**ABOUT THIS EXERCISE**
Carry on the interview about a body of evaluators checking children's books, picking up right where it stops.

**TEXT PROVIDED**
+ + + + + + +

The body of evaluators will have a lot of work to do. They are not also going to be intervening for us in quality. They are going to be for us the quality control that will do the checks. Take for instance, our children. Our children are reading very bad books. Children literatures are so infiltrated that there is this joke that they say that “the head is used for carrying load”- That the head (of all the functions), is used for carrying load. Have you not destroyed education? So children literature is the most abused and the teachers themselves are trading on our children’s future. One of the things that we are going to do is to get the body of evaluators to take a look at books in circulation, read them and do a critique of them and send to the Ministry of Education; perhaps the presidency. People are trading off our children’s future for gains by the kind of books they allow into the curriculum as recommended text.
How many people are contesting for ANA presidency and what do you think are your chances?

+ + + + + + +

**DATA EXTRACT**
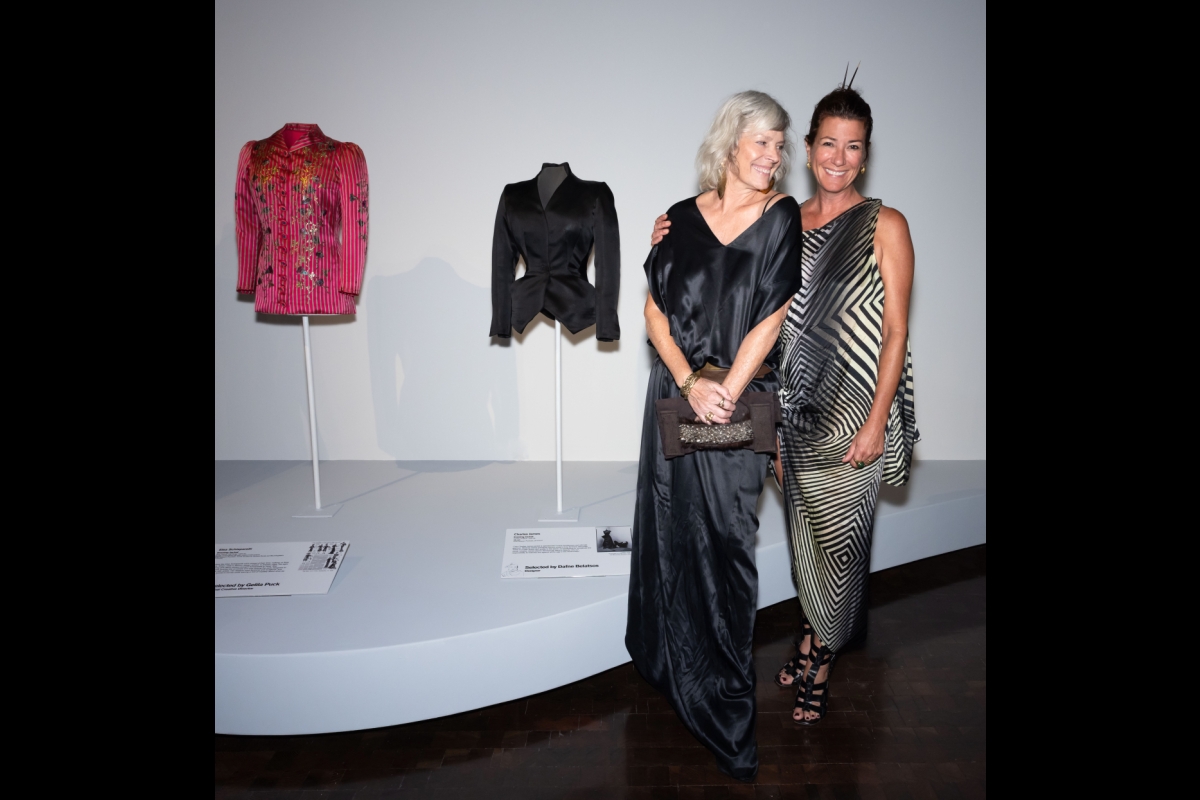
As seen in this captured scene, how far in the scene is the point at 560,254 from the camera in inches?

+ + + + + + +

**RESPONSE AREA**
There are four of us in the race now. One from the North, three from the South. But we have a kind of rotational presidency in ANA; where in a particular year, if presidency goes to the North, the Secretary will go to the South, when the presidency is in the South, the Secretary should come from the North. But right now, somebody wants to disrupt what has been taking place since Abubakar Ginba and others. Denja. They are trying to contest now that the election is coming to Enugu and my camp is saying “not on our land will it be disrupted, not in Enugu and not in anywhere near it will we allow what has become a convention to be stopped because of a personal ambition and we are insisting that not in Igboland, not in the South will anybody attempt to disrupt that rotational presidencyt. So it is the turn of the South. The West has had its own turn, now it is the turn of the South East, South South or the entire South. So there are three contenders in the South- myself, Cornelius and Iyang. But I consider myself as the real candidate. Apart from being the oldest- officially i am an old member of the association who has been around long enough; I pride myself in knowing the issues better. I pride myself in having superior solution, I pride myself in saying I am a Nigeria candidate because I am the only one who has schooled in the North, lived in the North, raised in the South and I say that I am the best Southern candidate who was born in Lagos and have been socialising in Yoruba land. I am Igbo. I am double honour Igbo because not only that my ancestor is from Nri, here in Anambra State; my ancestors migrated as Uchi brothers to my home town in Okpanam, in what politically is called South South in Delta and I say I am Igbo of a double honour because I belong to Igbo both East and West of the Niger and I am saying if it is talking of mid Niger Delta, I am from the Delta itself and before the Delta is the Niger which the water must cross through before it forms a delta. So I am saying that either way, I am the candidate.
The outgoing president was short-listed for an NLG award, are you also going to hit that record or live up to that record or be in that record?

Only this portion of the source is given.